Quuxplusone added inline comments.

Comment at: lib/Sema/SemaDeclAttr.cpp:2054
-  }
   // If this is spelled as the standard C++17 attribute, but not in C++17, warn
@aaron.ballman writes:
> I don't think we're currently diagnosing static data members of classes as 
> being unused in the first place; are there plans to implement that 
> functionality so that someone might want to write the attribute there?

FWIW, "plans to implement that functionality" (in Clang) is not the only reason 
to accept the attribute. Someone might write the attribute in their codebase 
that currently compiles with some //other// compiler which implements the 
functionality (or at least does not reject it); it would be mildly unfortunate 
if that made their codebase non-portable-to-Clang. (Only "mildly" because the 
diagnostic being removed here is just a warning; the user could suppress it if 
they really needed to.)

Here's an example of code that compiles cleanly with GCC but gives an arguably 
"false positive" diagnostic when compiled with Clang.
Now, admittedly, both GCC and Clang produce a "false negative" re the unused 
private static member `y`; but that false negative might get fixed in the 
future. The user writes their code //today// and it must compile //today//. :)

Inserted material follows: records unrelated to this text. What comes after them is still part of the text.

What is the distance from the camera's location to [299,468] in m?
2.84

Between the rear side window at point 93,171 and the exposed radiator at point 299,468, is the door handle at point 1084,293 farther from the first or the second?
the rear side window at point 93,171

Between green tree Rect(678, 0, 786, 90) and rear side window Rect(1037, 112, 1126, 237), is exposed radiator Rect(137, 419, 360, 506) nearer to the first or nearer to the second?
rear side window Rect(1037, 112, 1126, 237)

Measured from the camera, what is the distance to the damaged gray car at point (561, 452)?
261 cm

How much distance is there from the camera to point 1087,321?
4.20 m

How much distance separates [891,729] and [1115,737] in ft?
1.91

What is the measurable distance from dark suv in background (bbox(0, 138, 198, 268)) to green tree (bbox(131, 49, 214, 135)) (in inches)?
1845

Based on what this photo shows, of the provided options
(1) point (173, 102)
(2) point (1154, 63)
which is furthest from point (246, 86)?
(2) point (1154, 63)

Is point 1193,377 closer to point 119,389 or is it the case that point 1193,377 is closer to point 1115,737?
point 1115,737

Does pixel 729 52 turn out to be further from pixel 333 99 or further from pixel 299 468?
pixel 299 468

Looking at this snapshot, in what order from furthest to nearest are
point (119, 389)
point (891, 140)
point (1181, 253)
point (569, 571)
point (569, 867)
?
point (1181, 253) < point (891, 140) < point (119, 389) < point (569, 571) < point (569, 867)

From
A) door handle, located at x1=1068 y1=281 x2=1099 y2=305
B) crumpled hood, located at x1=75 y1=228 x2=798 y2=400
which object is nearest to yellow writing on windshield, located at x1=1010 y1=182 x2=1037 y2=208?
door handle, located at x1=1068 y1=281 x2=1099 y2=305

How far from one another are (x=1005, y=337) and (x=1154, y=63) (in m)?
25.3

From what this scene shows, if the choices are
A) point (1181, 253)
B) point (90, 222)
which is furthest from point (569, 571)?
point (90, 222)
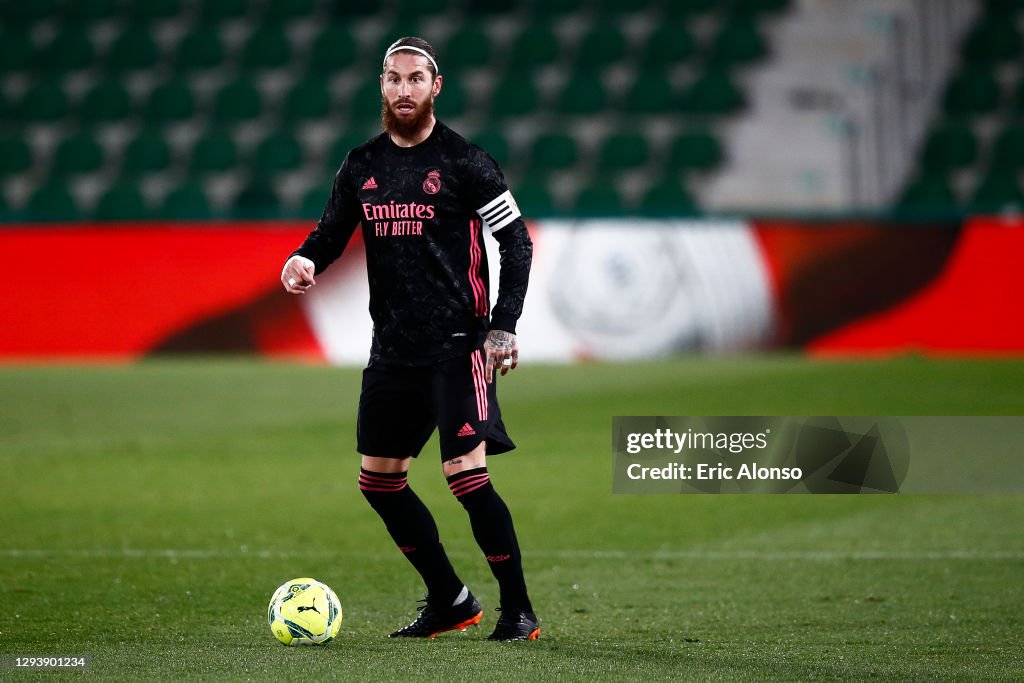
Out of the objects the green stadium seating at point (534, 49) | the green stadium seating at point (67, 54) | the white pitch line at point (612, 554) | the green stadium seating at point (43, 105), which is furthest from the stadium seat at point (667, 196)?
the white pitch line at point (612, 554)

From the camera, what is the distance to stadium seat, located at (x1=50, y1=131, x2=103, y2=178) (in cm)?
2172

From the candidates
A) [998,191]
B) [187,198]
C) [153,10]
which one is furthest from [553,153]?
[153,10]

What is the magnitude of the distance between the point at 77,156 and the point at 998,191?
1270 cm

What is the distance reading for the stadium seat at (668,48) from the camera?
21062 millimetres

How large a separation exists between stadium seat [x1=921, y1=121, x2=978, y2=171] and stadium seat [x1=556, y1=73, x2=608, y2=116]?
14.6 feet

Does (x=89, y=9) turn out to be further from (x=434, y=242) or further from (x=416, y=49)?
(x=434, y=242)

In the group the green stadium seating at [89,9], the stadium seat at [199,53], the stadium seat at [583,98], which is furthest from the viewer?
the green stadium seating at [89,9]

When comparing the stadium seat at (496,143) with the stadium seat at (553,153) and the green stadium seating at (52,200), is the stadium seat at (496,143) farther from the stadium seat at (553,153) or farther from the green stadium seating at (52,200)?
the green stadium seating at (52,200)

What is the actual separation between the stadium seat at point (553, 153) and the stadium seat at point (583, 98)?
0.65 metres

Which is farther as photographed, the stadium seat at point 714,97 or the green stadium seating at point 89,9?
the green stadium seating at point 89,9

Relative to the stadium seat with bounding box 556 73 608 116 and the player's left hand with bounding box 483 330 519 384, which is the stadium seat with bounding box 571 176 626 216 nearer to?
the stadium seat with bounding box 556 73 608 116

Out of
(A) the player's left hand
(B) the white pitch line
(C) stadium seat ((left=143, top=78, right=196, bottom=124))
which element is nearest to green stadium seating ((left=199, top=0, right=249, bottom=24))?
(C) stadium seat ((left=143, top=78, right=196, bottom=124))

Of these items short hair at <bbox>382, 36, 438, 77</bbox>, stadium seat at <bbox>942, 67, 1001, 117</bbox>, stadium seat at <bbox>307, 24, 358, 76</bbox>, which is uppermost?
stadium seat at <bbox>307, 24, 358, 76</bbox>

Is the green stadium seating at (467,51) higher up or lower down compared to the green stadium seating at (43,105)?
higher up
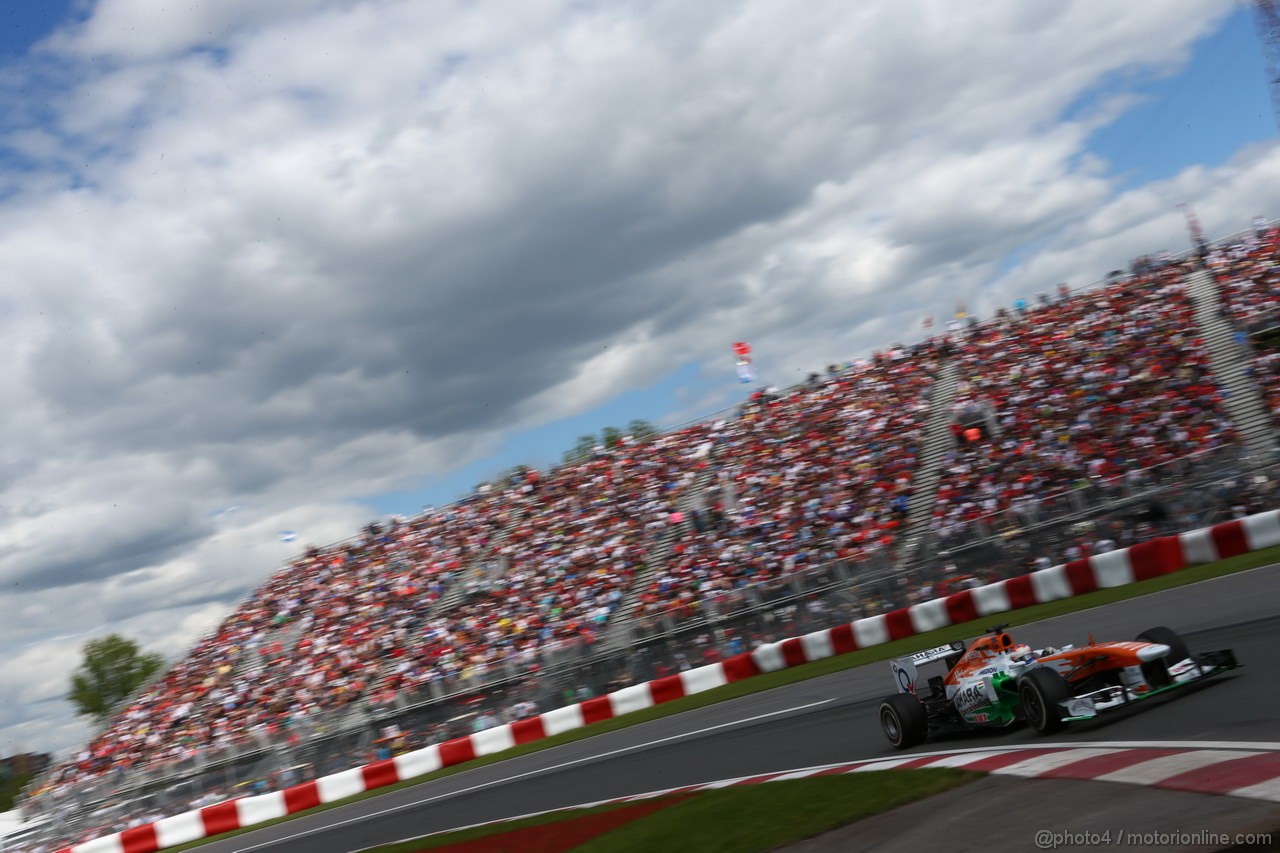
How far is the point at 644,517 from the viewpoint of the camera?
2822cm

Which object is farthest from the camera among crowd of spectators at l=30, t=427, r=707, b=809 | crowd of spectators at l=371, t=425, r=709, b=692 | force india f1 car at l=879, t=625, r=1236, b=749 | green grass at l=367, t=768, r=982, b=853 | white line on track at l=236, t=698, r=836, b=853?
crowd of spectators at l=30, t=427, r=707, b=809

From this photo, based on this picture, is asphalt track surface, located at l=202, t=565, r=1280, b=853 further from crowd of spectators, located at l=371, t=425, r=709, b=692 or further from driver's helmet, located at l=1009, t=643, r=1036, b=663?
crowd of spectators, located at l=371, t=425, r=709, b=692

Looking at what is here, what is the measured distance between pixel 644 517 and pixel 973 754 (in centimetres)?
1905

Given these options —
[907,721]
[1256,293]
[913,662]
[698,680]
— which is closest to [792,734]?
[913,662]

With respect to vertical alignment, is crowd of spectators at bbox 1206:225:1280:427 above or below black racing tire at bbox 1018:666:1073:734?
above

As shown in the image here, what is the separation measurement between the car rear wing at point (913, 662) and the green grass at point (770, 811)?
203cm

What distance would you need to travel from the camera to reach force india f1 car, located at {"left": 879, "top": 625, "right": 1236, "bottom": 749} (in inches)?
358

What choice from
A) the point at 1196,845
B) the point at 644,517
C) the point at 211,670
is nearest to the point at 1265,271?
the point at 644,517

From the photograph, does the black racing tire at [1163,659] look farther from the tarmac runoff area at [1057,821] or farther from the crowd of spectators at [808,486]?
the crowd of spectators at [808,486]

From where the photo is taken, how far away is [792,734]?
44.1 ft

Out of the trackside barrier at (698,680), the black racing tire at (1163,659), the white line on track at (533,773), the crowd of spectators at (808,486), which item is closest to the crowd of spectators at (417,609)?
the trackside barrier at (698,680)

Comment at: test/CXX/dcl.dcl/dcl.attr/dcl.attr.unused/p2.cpp:5
   int I [[maybe_unused]];
-  static int SI [[maybe_unused]]; // expected-warning {{'maybe_unused' 
attribute only applies to variables, functions, methods, types, enumerations, 
enumerators, labels, and non-static data members}}
+  static int SI [[maybe_unused]];
aaron.ballman wrote:
> cpplearner wrote:
> > lebedev.ri wrote:
> > > As the code comment noted, 
> > > http://www.open-std.org/jtc1/sc22/wg21/docs/papers/2017/n4659.pdf, page 
> > > 199:
> > > ```
> > > 2 The attribute may be applied to the declaration of a class, a 
> > > typedef-name, a variable, a **non-static** data
> > > member, a function, an enumeration, or an enumerator.
> > > ```
> > That section says that [[maybe_unused]] can be applied to a non-static data 
> > member, which doesn't mean it can't be applied to a static data member.
> > 
> > And I'm arguing that since a static data member is a variable, 
> > [dcl.attr.unused]p2 actually allows [[maybe_unused]] to be applied to a 
> > static data member.
> Yes -- through twisty standardese, a static data member of a class might be a 
> variable. This test case, however, is only a declaration and not a definition 
> (which means it's not an object, which means it's not a variable). Should the 
> attribute still appertain in this case?
The attribute does currently apply to declarations as well as definitions, 
although you have to be a real language lawyer to observe it.